(Data entries)
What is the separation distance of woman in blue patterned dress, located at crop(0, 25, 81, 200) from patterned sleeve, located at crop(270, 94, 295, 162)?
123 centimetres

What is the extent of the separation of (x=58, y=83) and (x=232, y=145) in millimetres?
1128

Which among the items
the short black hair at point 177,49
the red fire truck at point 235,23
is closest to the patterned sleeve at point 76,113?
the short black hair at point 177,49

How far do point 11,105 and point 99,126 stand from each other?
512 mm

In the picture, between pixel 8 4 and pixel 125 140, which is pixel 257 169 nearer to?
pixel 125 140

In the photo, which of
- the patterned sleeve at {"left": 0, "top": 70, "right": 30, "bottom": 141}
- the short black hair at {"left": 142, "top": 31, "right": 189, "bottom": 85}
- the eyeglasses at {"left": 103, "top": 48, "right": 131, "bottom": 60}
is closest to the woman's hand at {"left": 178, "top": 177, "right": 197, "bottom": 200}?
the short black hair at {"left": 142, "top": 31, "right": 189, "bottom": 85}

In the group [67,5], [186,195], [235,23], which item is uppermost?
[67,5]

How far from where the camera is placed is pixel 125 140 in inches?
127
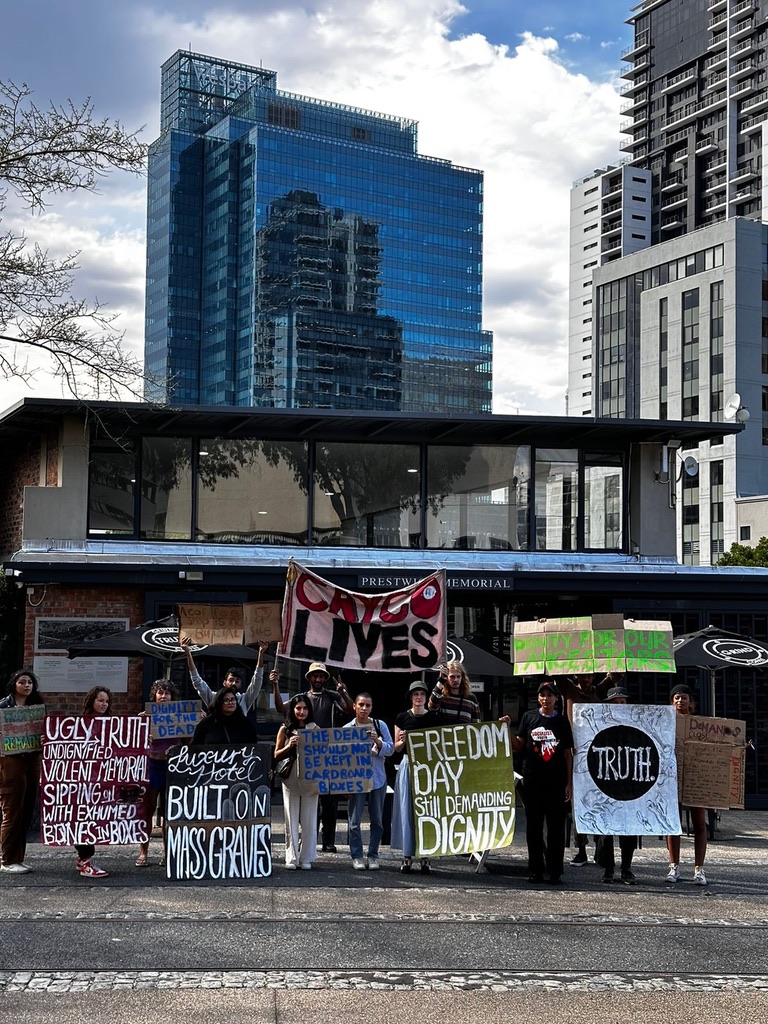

_What the task asks:_ Reproduce all of the lines above word for word, leaving out the pictures.

_Response to the task:_
What is the separation distance of woman in blue patterned dress, located at crop(0, 25, 81, 200) from patterned sleeve, located at crop(270, 94, 295, 162)?
123 centimetres

What is the extent of the separation of (x=58, y=83) and (x=232, y=145) in millimetres?
1128

Which among the items
the short black hair at point 177,49
the red fire truck at point 235,23
is closest to the patterned sleeve at point 76,113?
the short black hair at point 177,49

How far do point 11,105 and point 99,126 stand from each other?
512 mm

In the picture, between pixel 8 4 and pixel 125 140, which is pixel 257 169 nearer to?
pixel 125 140

In the photo, which of
- the patterned sleeve at {"left": 0, "top": 70, "right": 30, "bottom": 141}
- the short black hair at {"left": 142, "top": 31, "right": 189, "bottom": 85}
- the eyeglasses at {"left": 103, "top": 48, "right": 131, "bottom": 60}
is closest to the woman's hand at {"left": 178, "top": 177, "right": 197, "bottom": 200}?
the short black hair at {"left": 142, "top": 31, "right": 189, "bottom": 85}

In the group [67,5], [186,195], [235,23], which item is uppermost?
[67,5]

How far from where the camera is placed is pixel 125 140 in inches?
127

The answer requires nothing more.